You can configure Security Cloud Control to send events to the Secure Network Analytics appliance using one of the following deployment options:

• Secure Network Analytics Manager Only—Deploy a standalone manager to receive and store events. The threat defense devices send event data to the Network Analytics Manager. All event data is stored on the Network Analytics Manager. From the management center user interface, you can cross-launch the manager to view more information about the stored events.
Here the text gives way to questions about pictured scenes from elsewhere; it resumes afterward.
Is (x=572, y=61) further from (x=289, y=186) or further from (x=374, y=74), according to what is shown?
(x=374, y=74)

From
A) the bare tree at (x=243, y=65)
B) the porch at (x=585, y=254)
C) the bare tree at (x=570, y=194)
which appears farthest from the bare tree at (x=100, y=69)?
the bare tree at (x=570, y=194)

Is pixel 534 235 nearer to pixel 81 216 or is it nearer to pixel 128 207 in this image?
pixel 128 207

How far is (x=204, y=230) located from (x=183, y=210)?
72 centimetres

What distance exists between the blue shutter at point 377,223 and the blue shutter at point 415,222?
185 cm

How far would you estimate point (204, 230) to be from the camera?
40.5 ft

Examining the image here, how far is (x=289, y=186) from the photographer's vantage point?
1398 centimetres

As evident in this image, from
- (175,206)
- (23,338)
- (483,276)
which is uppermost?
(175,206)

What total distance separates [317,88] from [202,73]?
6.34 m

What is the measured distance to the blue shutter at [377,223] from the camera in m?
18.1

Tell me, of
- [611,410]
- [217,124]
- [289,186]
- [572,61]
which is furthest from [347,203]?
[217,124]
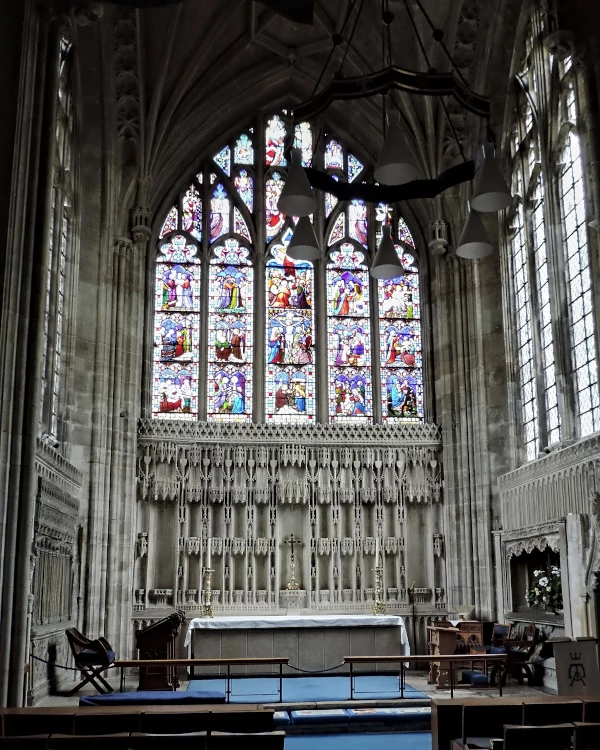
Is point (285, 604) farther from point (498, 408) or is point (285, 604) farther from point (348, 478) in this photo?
point (498, 408)

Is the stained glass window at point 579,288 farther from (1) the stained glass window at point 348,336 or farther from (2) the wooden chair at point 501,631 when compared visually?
(1) the stained glass window at point 348,336

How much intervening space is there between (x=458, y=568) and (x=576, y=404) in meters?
5.52

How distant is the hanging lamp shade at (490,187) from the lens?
1005 centimetres

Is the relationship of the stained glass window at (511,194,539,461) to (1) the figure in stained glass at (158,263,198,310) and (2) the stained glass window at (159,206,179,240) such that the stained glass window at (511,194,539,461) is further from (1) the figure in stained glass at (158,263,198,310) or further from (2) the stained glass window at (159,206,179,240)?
(2) the stained glass window at (159,206,179,240)

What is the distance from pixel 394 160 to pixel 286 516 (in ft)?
37.5

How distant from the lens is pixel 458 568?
19406 millimetres

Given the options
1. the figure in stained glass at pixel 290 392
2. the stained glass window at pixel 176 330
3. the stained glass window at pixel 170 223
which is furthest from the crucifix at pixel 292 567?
the stained glass window at pixel 170 223

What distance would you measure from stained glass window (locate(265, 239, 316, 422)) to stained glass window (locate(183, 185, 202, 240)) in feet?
6.38

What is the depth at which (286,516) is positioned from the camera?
20.0 metres

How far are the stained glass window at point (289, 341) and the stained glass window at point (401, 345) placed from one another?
1.74 meters

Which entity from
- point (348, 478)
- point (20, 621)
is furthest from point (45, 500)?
point (348, 478)

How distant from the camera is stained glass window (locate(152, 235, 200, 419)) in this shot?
20781 millimetres

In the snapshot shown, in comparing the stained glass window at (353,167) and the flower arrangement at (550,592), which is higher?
the stained glass window at (353,167)

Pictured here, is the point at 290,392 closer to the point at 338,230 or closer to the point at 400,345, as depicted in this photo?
the point at 400,345
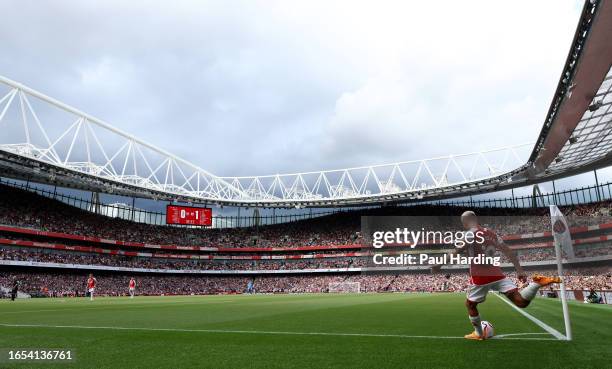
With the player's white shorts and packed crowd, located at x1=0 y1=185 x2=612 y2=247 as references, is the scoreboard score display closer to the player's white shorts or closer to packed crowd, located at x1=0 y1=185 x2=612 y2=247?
packed crowd, located at x1=0 y1=185 x2=612 y2=247

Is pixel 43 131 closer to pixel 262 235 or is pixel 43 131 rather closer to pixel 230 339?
pixel 230 339

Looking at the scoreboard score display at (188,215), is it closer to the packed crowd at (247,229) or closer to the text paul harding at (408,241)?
the packed crowd at (247,229)

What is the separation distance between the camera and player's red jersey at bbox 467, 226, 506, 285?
25.2ft

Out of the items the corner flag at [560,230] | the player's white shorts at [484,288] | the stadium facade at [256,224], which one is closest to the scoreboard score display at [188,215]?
the stadium facade at [256,224]

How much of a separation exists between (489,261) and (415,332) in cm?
260

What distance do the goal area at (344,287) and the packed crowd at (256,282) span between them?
137 cm

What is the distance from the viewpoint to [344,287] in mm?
66750

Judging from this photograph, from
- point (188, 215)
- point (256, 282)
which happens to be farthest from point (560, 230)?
point (256, 282)

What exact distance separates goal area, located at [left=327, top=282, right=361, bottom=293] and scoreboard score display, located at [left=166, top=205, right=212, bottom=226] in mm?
23882

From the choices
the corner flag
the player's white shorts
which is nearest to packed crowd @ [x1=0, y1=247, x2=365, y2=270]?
the player's white shorts

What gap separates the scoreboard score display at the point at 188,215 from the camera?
6962 centimetres

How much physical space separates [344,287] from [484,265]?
60834mm

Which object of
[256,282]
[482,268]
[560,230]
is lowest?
[256,282]

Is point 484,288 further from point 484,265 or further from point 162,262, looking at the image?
point 162,262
• Secure Network Analytics Data Store—Deploy a Cisco Secure Network Analytics Flow Collector to receive events, a Cisco Secure Network Analytics Data Store (containing 3 Cisco Secure Network Analytics Data Nodes) to store events, and a manager . The threat defense devices send event data to the flow collector from where the events are sent to the Data Store for storage. From the management center user interface, you can cross-launch the manager to view more information about the stores events.

  Starting with threat defense version 7.2, you can choose to associate different flow collectors to different devices.

SAL (SaaS) allows you to capture connection, intrusion, file, malware, and Security Intelligence events from all of your threat defense devices and view them in one place in Security Cloud Control. The events are stored in the Cisco cloud and are viewable from the Event Logging page in Security Cloud Control, where you can filter and review them to gain a clear understanding of what security rules are triggering in your network.

With additional licensing, after you capture these events, you can cross-launch from Security Cloud Control to the Secure Cloud Analytics portal provisioned for you. Secure Cloud Analytics is a software as a service (SaaS) solution that tracks the state of your network by performing a behavioral analysis on events and network flow data. By gathering information about your network traffic from sources including firewall events and network flow data, it creates observations about the traffic and automatically identifies roles for network entities based on their traffic patterns. Using this information combined with other sources of threat intelligence, such as Talos, Secure Cloud Analytics generates alerts, which constitute a warning that there is behavior that may be malicious in nature. Along with the alerts, Secure Cloud Analytics provides network and host visibility, and contextual information it has gathered to provide you with a better basis to research the alert and locate sources of malicious behavior.